Another unicode character

Hi Michael,

Thanks for comments! I've tried to address them, fix issues related to permuteDimensions and also simplify the identification.

It would make capturing FirstPost and SecondPos a lot easier as they don't need to be aggregated into a DimInPos and casted around. However, I agree that we may not want to introduce an IslPtr style here only because of this.

OK. I'll fix it when everybody agrees to introduce an IslPtr style in ScheduleTreeOptimizer.

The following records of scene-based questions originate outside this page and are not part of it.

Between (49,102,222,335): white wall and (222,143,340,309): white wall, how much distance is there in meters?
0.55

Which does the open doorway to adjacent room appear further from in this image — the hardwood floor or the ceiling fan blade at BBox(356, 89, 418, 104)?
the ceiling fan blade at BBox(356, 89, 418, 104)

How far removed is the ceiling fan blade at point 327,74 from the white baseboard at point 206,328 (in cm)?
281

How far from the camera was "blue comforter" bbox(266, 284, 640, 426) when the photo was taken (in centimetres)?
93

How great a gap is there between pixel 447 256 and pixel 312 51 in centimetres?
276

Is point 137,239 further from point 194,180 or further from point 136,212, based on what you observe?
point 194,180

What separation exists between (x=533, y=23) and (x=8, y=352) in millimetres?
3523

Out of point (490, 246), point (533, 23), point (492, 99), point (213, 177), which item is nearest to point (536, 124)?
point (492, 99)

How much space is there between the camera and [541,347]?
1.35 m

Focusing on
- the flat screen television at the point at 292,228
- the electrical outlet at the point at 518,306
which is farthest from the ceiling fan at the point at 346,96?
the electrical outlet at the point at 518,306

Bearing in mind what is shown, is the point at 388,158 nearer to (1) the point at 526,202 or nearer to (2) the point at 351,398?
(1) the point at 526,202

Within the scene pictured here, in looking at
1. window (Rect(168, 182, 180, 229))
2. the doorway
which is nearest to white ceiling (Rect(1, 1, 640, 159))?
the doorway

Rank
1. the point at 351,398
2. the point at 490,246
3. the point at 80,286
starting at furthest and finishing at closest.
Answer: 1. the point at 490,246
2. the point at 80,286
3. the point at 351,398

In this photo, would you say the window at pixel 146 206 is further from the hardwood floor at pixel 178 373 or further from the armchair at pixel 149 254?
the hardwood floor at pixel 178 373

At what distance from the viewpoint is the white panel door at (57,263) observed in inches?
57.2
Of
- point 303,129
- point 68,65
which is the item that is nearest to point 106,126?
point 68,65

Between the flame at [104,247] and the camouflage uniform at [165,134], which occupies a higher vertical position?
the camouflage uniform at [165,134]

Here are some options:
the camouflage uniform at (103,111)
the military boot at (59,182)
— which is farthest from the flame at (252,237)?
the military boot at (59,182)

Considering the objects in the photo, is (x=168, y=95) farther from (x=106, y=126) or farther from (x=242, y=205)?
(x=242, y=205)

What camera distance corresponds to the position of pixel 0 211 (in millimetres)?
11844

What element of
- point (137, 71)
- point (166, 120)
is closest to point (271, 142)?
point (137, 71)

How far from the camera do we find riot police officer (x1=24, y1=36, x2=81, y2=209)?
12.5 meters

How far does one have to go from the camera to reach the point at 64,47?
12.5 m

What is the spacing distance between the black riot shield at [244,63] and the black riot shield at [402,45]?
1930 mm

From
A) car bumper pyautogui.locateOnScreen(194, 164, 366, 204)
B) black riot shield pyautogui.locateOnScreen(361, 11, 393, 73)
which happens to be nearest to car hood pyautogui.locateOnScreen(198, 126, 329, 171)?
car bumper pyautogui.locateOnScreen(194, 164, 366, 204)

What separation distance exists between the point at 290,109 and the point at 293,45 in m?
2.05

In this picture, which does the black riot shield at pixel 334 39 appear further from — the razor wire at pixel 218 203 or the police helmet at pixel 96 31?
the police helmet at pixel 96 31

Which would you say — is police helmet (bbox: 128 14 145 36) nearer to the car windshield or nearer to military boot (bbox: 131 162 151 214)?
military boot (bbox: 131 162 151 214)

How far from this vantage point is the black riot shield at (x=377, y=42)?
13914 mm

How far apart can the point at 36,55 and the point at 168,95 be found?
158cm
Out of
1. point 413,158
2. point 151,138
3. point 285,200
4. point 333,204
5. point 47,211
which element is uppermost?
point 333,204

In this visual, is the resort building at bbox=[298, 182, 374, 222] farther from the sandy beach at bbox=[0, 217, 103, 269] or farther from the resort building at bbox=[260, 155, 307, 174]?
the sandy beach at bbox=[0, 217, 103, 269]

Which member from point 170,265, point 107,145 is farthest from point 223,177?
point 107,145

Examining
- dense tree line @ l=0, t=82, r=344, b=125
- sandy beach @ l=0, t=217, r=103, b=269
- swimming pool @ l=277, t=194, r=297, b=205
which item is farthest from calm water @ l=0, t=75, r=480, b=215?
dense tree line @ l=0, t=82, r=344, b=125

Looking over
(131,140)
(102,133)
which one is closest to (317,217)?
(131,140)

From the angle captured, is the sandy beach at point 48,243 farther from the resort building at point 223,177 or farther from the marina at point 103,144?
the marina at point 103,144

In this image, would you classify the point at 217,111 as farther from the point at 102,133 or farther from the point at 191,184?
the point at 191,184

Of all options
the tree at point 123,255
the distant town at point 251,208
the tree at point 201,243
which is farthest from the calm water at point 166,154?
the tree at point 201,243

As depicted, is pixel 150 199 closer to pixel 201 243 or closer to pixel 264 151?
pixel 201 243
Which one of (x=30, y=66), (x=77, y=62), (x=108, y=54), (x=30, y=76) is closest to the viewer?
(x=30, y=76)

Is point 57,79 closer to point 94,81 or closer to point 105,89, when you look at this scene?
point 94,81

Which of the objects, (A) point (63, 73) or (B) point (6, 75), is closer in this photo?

I don't know why this is not also in the polly namespace. However, this is an unrelated change.

OK. I'll try to fix it soon.

Meinersbur accepted this revision.Jan 31 2017, 6:39 AM

I don't really know how this new algorithm is better than the current one. Unless Tobias has a remark regarding that, I'd trust you and accept the change.

test/ScheduleOptimizer/pattern-matching-based-opts_3.ll
193 ↗(On Diff #85866)

Probably Tobias meant to drop this one as well.

This revision is now accepted and ready to land.Jan 31 2017, 6:39 AM
grosser accepted this revision.Feb 1 2017, 10:44 PM

LGTM

lib/Transform/ScheduleOptimizer.cpp
473 ↗(On Diff #85866)

has only (drop THE)

This revision was automatically updated to reflect the committed changes.